Wednesday, July 7, 2010

Safe Refuge

Do you remember when we used to dance
And incidents arose from circumstance
One thing led to another we were young
And we would scream together songs unsung
--Asia

During the 1920s folks took large amounts of speculative risk. They bought stocks, real estate, lots of consumer goods. And they did this with borrowed money. And the Twenties roared...

Then came the inevitable bust that follows leveraged spending. Leverage works both ways, and when prices fall insolvency can arrive pretty quick. Catastrophic losses transformed many speculators into frugal penny pinchers for the rest of their lives. Austerity became the norm for this generation.

We're seeing some behavior reminiscent of the Depression generation. Folks who haven't saved in years (perhaps in their lifetimes) are trying to sock money away in significant size. They're also swearing off risky assets like stocks in favor of savings accounts and CDs.

Like all natural systems, markets seek balance. When behavior extends too far in one direction, opposing forces nudge (shove?) behavior in the other direction to correct the imbalance.

Whether the current saving phenomenon becomes a secular trend similar to the 1930s remains to be seen. Should it stick, then policymakers hoping to jack the economy by reviving old borrowing and spending habits will be pushing string.

3 comments:

dgeorge12358 said...

The Florida land boom started in 1920 was financed by easy credit, speculation and ascending property values.

It ended about five years later as flippers couldn't find new buyers and never really recovered until WWII.

dgeorge12358 said...

Market participants in aggregate are in the process of assigning greater value to macro risks and shorter time preferences heretofore not deemed as important.

These heightened risks may include additional government regulation and the prospects for higher taxes.

This thought is supported by increased correlation among individual equities and various asset classes.
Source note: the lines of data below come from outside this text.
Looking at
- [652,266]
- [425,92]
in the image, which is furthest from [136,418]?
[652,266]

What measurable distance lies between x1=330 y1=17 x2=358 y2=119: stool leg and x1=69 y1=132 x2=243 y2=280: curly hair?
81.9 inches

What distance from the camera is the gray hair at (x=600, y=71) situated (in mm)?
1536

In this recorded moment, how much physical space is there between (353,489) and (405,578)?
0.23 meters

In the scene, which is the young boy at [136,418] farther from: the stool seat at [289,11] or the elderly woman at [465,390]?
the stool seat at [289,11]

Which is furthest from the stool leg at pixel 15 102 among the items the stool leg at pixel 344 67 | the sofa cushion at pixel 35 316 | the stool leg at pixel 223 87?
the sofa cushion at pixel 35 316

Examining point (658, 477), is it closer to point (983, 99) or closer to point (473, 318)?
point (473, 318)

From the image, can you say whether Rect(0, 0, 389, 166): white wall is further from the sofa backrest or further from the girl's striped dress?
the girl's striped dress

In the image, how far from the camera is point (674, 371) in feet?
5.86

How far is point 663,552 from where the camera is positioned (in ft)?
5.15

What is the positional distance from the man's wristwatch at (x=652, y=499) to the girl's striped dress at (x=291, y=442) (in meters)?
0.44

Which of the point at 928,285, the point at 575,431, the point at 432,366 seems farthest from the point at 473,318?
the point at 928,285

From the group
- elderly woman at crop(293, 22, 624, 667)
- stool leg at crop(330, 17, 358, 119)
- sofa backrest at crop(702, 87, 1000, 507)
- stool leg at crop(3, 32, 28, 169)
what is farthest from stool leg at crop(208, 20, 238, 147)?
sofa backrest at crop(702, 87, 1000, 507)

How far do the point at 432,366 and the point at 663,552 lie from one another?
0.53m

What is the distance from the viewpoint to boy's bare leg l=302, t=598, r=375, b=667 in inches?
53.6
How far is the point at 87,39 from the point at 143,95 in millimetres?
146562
Recently, 499 of the 500 stocks in the S&P500 index traded lower during the same trading day.

fordmw said...

It's taken me awhile to get the 'time preference' concepts right. My current understanding is high time preference = value present enjoyment highly; willing to take on risk to 'lever up' current lifestyl; high interest rates (in unhampered mkt) due to reluctance among lenders to loan capital--they'd rather use it themselves to live better today. High time preference implies higher risk appetite.

Switch the above around for low time preference. When time preference is low in aggregate, we should expect risk aversion.

Perhaps current behavior reflects collective movement from high to low time preference (risk seeking to risk averse).